Exercise: Rewrite the part that opens with the line containing "What distance is" and closes with the line containing "which is nearest to [462,214]?", replacing "stone column" with "granite pillar" and leaving everything else unchanged.

— BEGIN Recorded data —

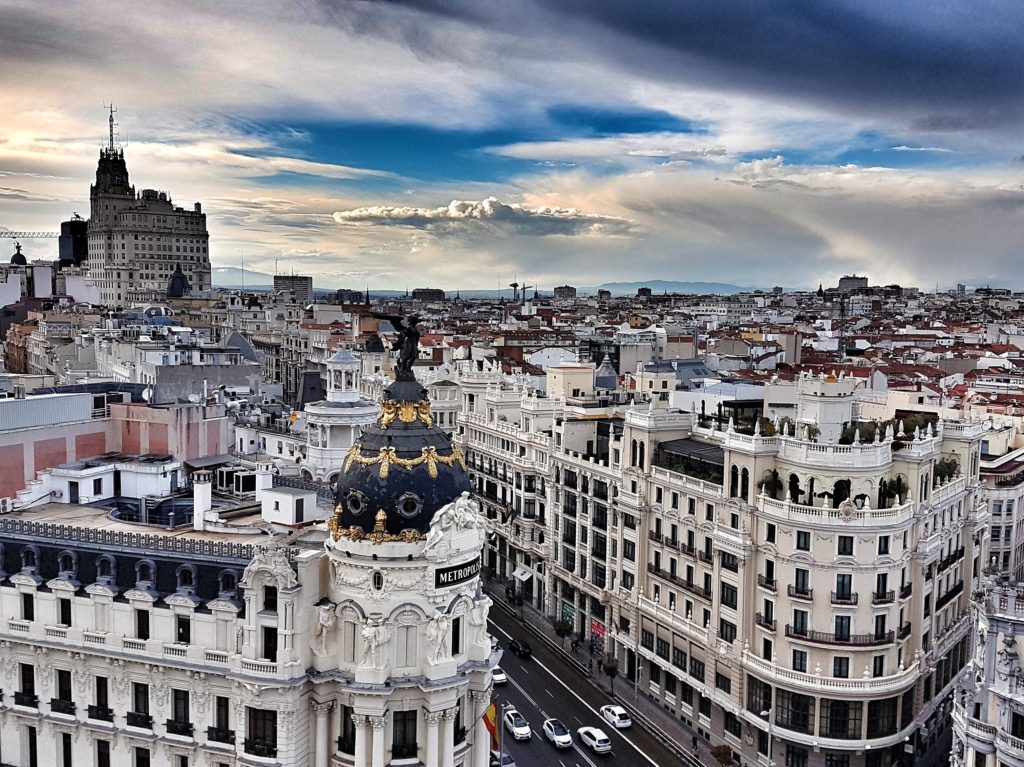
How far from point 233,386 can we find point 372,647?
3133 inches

— END Recorded data —
— BEGIN Recorded data —

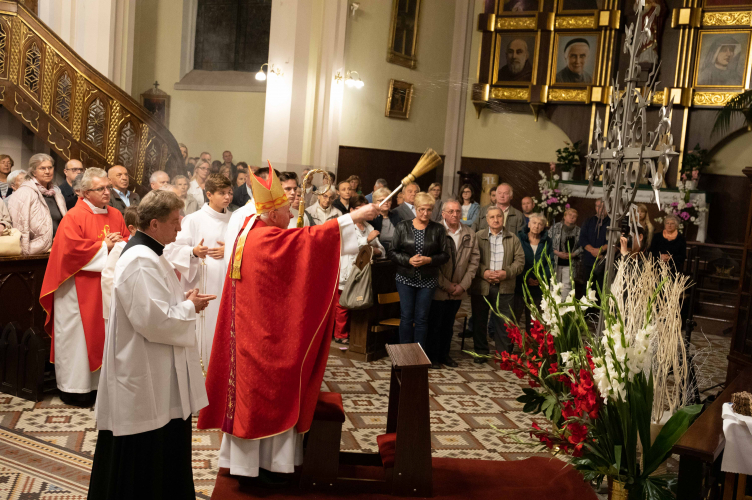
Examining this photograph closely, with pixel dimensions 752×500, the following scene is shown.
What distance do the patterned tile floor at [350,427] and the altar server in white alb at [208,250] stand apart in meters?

— END Recorded data —
— BEGIN Recorded data —

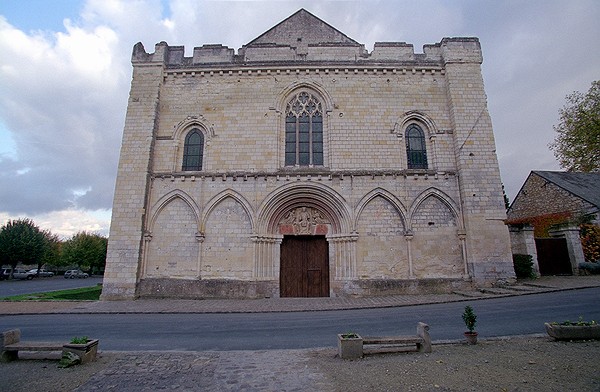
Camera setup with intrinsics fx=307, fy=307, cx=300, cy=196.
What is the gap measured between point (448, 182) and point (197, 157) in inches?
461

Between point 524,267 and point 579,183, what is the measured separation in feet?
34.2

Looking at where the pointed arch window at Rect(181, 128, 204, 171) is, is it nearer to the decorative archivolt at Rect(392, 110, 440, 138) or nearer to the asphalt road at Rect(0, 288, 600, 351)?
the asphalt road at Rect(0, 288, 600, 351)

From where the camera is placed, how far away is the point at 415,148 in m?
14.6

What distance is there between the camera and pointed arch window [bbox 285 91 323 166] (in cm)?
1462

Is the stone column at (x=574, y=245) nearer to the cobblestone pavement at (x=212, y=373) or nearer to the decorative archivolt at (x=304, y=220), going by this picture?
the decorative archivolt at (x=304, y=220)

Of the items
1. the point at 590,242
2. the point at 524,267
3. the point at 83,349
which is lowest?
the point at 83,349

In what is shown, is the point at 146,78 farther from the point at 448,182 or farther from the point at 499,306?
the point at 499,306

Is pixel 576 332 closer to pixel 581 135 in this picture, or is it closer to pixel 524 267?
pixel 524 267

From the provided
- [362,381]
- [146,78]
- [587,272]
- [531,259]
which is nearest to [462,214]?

— END Recorded data —

Right answer:
What distance is there between the camera and pointed arch window [bbox 285 91 323 166] (in cm)?
1462

Is the granite pillar at (x=574, y=245) nearer to the cobblestone pavement at (x=212, y=373) or nearer to the decorative archivolt at (x=304, y=220), going by this picture?
the decorative archivolt at (x=304, y=220)

Of the items
1. the point at 590,242
2. the point at 524,267
3. the point at 83,349
which is lowest?
the point at 83,349

In what is shown, is the point at 146,78 farther from the point at 448,182 or farther from the point at 499,306?
the point at 499,306

Is pixel 576 332 closer to pixel 581 135 in this picture, or is it closer to pixel 524 267?
pixel 524 267

From the provided
- [362,381]
- [146,78]
- [587,272]
- [531,259]
which is nearest to [462,214]?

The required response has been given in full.